Antik Yunan hikayeleri benzer bir temayı paylaşır. Uygarlığın Bronz Çağı'nda insanlar açgözlü, kaba ve gaddar oldular. Adaleti savunmayı ve yasalara uymayı bıraktılar. Zeus kendini bir insan kılığına soktu ve Dünya'yı ziyaret etti. Çirkin suçlardan tatmin olmayan Zeus, yağmurlu Güney Rüzgarı'nı (Notus) serbest bıraktı ve deniz tanrısı Poseidon, tüm dünyayı sular altında bırakmak için nehir tanrılarını topladı. Masum, dürüst bir çift dışında herkes öldü.

Nuh'un hikayesi daha canlı bir şekilde anlatılmıştır. İncil'e göre, "Nuh doğru bir adamdı, zamanının insanları arasında kusursuzdu ve Tanrı ile sadakatle yürüdü." "Şimdi yeryüzü Tanrı'nın gözünde bozulmuştu ve şiddetle doluydu. Tanrı yeryüzünün ne kadar bozulduğunu gördü, çünkü yeryüzündeki bütün insanlar yollarını bozmuştu. Bu yüzden Tanrı Nuh'a, "Bütün insanlığa son vereceğim, çünkü yeryüzü onlar yüzünden zorbalıkla doldu. Kesinlikle hem onları hem de yeryüzünü yok edeceğim. Bu yüzden kendine selvi ağacından bir gemi yap."

Bugünün Paralellikleri

Bu zamanlardan bu yana birkaç bin yıl geçti. Yine de son 100 yıldır Komünizm insanlığa bir kez daha tehlike getirdi. Nefret, vahşet ve yalanları teşvik ederek geleneksel değerleri mahvetti ve sayısız siyasi kampanya sırasında 80 milyondan fazla insanı öldürdü. Küreselleşme ve yozlaşmış ideolojiler aracılığıyla, dünya çapında ahlaki değerleri baltaladı. Son küresel salgın bir sel olmasa da, yine de insanlık için bir uyarı görevi gördü.

Nuh ve ailesinin gemiyi inşa etmesi 100 yıldan fazla sürdü.
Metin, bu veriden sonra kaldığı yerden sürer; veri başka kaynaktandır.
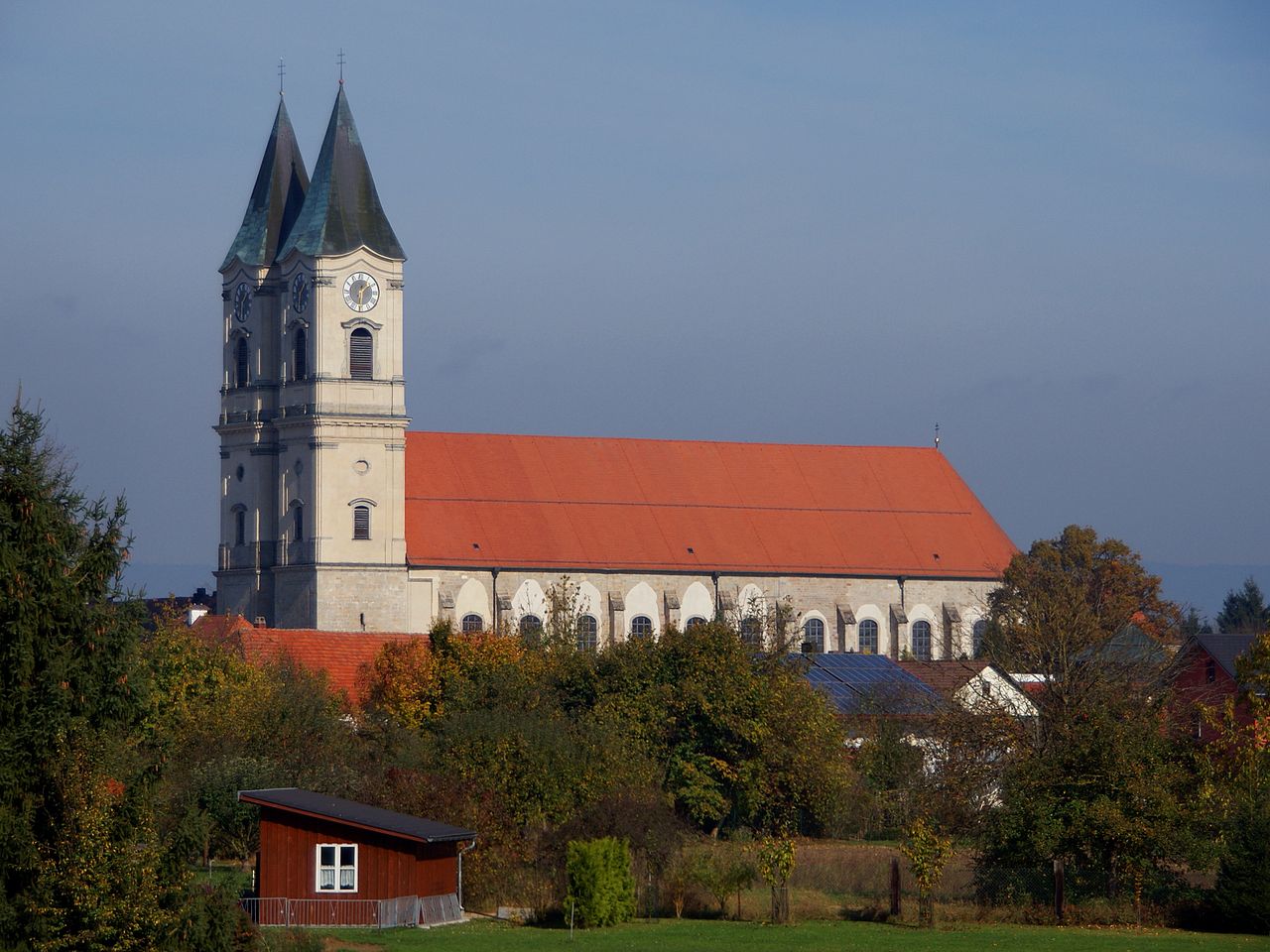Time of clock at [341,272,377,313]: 6:08
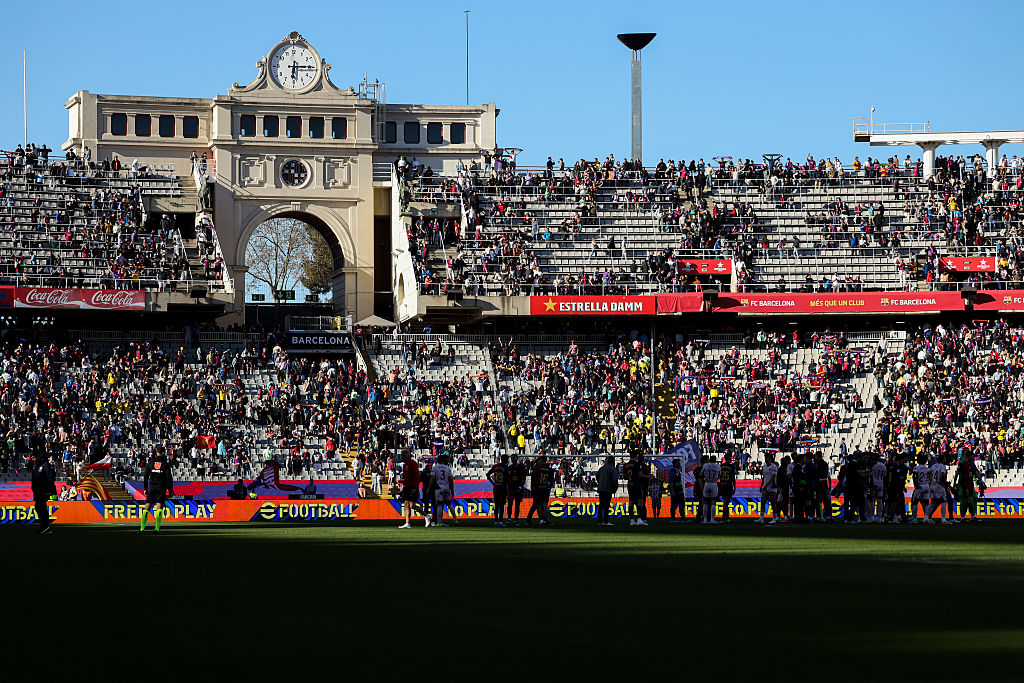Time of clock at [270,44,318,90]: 6:14
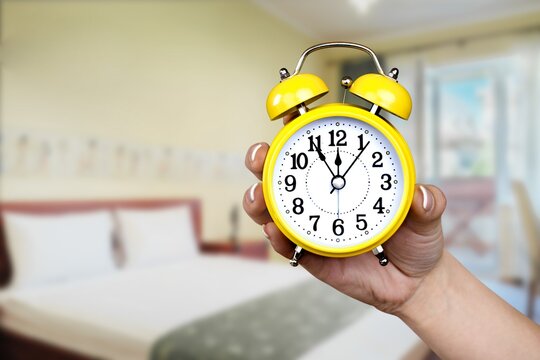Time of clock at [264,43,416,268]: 11:06
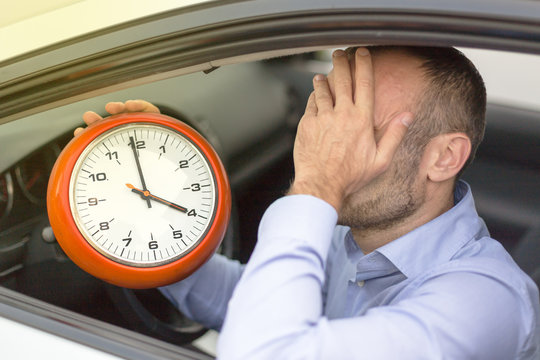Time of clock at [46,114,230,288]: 3:59
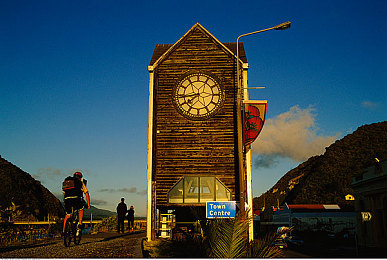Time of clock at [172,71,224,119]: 7:43
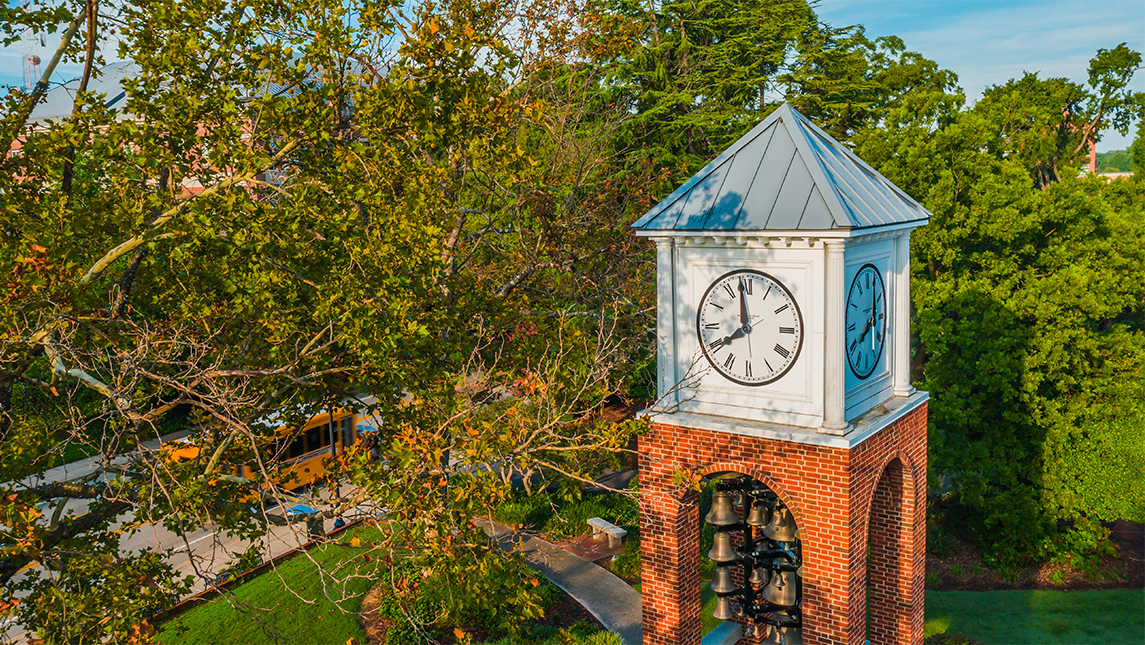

O dönemdeki insanlar onun deli olduğunu düşündüler ve bu yüzden hayatta kalma şanslarını kaybettiler. Çin Komünist Partisi (ÇKP) 24 yıl önce Falun Dafa'yı ve Doğruluk-Merhamet-Hoşgörü ilkelerini bastırmaya başladıktan sonra, uygulayıcılar insanlara vicdanımızı beslemenin ve ÇKP ile bağları koparmanın önemini hatırlattı. Bu, dünya insanlarının görmezden gelmemesi gereken bir başka uyarıdır.